What Are You Looking At?
You’re waiting at the station for your train and you glance at the electronic poster next to you. It notices that you’re looking at it, and from your gaze it works out what you would most like to see. The display changes to show you new brands of mobile phone, and then changes again to show handheld computers as it notices your gaze flicker. You glance at the clock and so it brings up a list of forthcoming trains, then zooms in on yours and shows you exactly how long it will take to arrive. It’s as though it’s reading your mind – but really it’s reading your eyes.
Intelligent displays such as this may only be a few years away thanks to the fascinating research of computer scientists who specialise in eye tracking and machine learning software. Like computerised mind-readers, eyetracking technology follows the strange patterns of our gazes, and machine learning software is used to learn what it all means. But reading our gazes is not easy. It’s so hard to do that in 2005, PASCAL (a European funded network of scientists who specialise on pattern analysis, statistical modelling and machine learning) sponsored a challenge: could a computer learn to tell whether we found something useful, just by watching our eyes? Could a computer look deep into our eyes and guess our thoughts? If it could, what kind of program would it need to run?

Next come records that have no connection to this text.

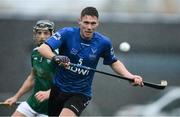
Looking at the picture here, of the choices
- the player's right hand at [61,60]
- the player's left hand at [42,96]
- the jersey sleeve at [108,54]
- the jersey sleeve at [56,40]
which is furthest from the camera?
the player's left hand at [42,96]

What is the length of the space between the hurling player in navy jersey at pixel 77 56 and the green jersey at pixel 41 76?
0.54 meters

Our eyes really do give away many of our thoughts. Only a tiny part in the middle of our vision called the fovea is capable of seeing detailed images. Everything else is just a blur. To give us the illusion that we see everything around us in perfect clarity, our eyes dart about several times a second in saccades, sampling different parts of the scene around us, and our brains glue together the separate parts to make the complete view that we think we see. Even as you read this text right now, your eyes are not sliding smoothly along as a camera might. You are hopping from word to word, often focussing on the middle of a word, maybe focussing twice on a longer or unfamiliar word such as saccade, sometimes backtracking to resample previous words, and often skipping the smaller words entirely. If a line was drawn, following the path of your gaze as you read this document, it would resemble a messy child’s scribble, not the smooth line from left to right that you might have imagined.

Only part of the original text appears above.